‘Kicks’ on Route 40:
Writer Recalls San Pablo Avenue’s Role
In American Highway History
By Joe Rogers, September 15, 2002 11:10 AM
ALBANY - Wes Hammond and his friends enjoy driving down a road well-traveled, even if the road is not as famous as it used to be. In some places it’s not even a road anymore.
The thoroughfare in question? The storied Lincoln Highway, the nation’s first transcontinental road linking New York City to Oakland, including the last leg – San Pablo Avenue.
A writer with the Lincoln Highway Association, Hammond, 76, has been a lifelong transportation afficionado with special affection for the Lincoln Highway, which later became U.S. Route 40. A retired high voltage switching operator for Pacific Gas and Electric, he writes about highway lore, including the history of San Pablo Avenue, in the Traveller, the newsletter of the Lincoln Highway Association.
"The Lincoln Highway precedes Route 66 by about 12 years," Hammond told a group of Berkeley journalism students and historians at a Chinese restaurant in Albany last week.
"Of course, it rhymes much better to get your kicks on 66 than it does on route 40 or 50," Hammond said of the numbering system that replaced highway names in the 1930s.
American factories cranked out two thirds of the world’s automobiles in 1911 and just like today, there weren’t enough roads to drive them on.
So in 1912 Carl Fisher, founder of the Indianapolis 500, collected $10,000 each from many of the major automakers of the day (with Henry Ford a notable exception), and set out to build a single road from the Hudson River to the Carquinez Straits.
The Lincoln Highway was unveiled for the 1915 San Francisco World’s Fair, although in some places the new road was just a line on the map instead of the continuous cement strip which connects today’s cities and suburbs.

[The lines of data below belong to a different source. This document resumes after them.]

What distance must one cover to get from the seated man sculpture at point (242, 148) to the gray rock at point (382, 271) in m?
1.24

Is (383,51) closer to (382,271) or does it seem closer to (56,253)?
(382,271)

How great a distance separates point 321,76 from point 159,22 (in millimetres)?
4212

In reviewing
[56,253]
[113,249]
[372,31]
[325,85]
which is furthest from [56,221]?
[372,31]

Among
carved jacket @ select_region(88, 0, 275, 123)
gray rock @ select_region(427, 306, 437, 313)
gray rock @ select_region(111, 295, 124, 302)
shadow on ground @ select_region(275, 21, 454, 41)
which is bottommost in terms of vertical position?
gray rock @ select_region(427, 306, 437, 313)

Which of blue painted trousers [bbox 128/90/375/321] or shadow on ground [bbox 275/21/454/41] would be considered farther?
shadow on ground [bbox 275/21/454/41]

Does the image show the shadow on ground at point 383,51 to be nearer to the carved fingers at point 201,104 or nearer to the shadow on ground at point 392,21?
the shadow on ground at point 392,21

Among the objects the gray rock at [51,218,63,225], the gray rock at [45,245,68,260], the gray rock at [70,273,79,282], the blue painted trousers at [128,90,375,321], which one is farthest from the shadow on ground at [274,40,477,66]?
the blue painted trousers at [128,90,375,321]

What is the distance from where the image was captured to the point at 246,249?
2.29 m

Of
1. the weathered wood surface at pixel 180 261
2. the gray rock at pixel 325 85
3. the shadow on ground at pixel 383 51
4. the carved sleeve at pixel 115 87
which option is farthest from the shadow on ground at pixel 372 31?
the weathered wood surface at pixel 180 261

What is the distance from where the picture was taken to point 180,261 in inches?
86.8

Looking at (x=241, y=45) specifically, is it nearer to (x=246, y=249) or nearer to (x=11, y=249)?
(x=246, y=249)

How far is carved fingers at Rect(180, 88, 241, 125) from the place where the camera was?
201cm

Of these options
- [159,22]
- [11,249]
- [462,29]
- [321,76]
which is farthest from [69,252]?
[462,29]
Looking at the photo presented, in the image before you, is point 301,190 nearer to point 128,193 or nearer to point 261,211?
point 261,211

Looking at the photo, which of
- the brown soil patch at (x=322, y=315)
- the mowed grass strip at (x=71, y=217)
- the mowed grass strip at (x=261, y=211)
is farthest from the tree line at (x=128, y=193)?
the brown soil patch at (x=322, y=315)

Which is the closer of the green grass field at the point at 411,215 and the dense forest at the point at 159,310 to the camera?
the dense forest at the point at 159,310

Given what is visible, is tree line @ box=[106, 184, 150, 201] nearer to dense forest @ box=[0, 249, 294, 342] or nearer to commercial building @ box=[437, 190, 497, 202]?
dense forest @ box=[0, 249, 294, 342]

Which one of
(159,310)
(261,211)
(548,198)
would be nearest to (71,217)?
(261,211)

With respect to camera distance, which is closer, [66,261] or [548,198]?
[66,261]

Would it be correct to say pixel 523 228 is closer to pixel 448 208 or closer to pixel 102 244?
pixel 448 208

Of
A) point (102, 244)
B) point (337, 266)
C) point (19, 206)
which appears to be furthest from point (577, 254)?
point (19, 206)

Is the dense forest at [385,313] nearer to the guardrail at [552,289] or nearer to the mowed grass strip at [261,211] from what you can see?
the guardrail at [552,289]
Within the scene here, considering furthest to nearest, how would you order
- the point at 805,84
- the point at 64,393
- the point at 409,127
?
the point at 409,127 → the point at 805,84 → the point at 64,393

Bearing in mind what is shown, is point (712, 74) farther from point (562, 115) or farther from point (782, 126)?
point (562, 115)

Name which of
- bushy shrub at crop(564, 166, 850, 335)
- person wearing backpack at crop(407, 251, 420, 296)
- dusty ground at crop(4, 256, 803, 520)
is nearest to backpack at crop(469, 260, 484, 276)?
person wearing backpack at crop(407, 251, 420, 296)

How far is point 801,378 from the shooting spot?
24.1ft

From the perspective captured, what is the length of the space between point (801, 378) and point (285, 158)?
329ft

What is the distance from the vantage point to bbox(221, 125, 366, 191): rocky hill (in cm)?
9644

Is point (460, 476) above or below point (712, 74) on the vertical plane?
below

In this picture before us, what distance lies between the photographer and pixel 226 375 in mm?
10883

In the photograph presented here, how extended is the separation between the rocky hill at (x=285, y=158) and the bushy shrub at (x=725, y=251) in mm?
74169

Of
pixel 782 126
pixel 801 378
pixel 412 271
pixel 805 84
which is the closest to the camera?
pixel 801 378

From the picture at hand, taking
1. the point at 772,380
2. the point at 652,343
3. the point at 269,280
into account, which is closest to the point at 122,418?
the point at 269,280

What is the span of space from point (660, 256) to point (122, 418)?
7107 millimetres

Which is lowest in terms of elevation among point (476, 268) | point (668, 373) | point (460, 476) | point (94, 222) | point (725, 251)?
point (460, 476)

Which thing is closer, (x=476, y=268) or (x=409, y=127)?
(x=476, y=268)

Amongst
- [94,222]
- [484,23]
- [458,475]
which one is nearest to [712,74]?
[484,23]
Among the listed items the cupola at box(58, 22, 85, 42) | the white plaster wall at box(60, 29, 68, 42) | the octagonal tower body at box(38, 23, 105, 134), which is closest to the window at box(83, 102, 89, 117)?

Hammond said driving cross country was arduous. "It was dust in the summer and mud in the winter, not too different than taking a covered wagon across the prairie," he said in between spring rolls and soup.
Hammond brought along photographers from his private collection showing the long thin spokes of Model T wheels stuck in knee deep mud located in a spot where the map indicated road. Hammond also displayed photos of period hotels and rest stops in northern California in the earliest days of the highway, which once snaked from Sacramento to Stockton, then over the Altamount Pass to Oakland. With the completion of the Carquinnez Bridge on May 21, 1927 the same day Charles Lindbergh landed in Paris]] though, the Lincoln Highway turned along San Pablo Avenue, which saw a boom in business from Crockett to Oakland as a result.
Waiters cleared plates for the main course as Hammond recalled his uncle Clyde, who hauled stranded cars out of the wintertime mud that covered the Lincoln Highway between Sacramento and Reno.
"He charged ten dollars per haul," quips Hammond. "Compare that to a hundred dollars for a tow today."
Highway associations sponsored control stations—hotels, filling stations—anyplace along the road willing to offer resources to help drivers.
Joining a highway association meant easy visibility for any business on the roadway. Companies that helped build America’s 435 named highways—like Goodyear Tire—saw the roads as ideal for promoting leisure travel by car.
After World War I, America’s highways weren’t just for family road trips. Roadways became vital to national security.
In 1919 a caravan of army trucks, cars, and one tank set off down the Lincoln Highway for California, rebuilding each frail bridge which the tank collapsed, laying pavement from one end of the country to the other.
U.S. Army Lt. Dwight D. Eisenhower joined in the dusty, two month trek through America’s heartland. Later as President, Eisenhower would establish the interstate highway system.
A former navy electrician, Hammond’s love affair with the history of how people got from one place to another began with boats and ferries, then later railroads.
Lincoln Highway caught his eye five years ago. He edits "The Traveller," official newsletter of the current incarnation of the Lincoln Highway Association.
Now Hammond vacations driving down a road his grandfather helped pave, looking for the history beneath the pavement.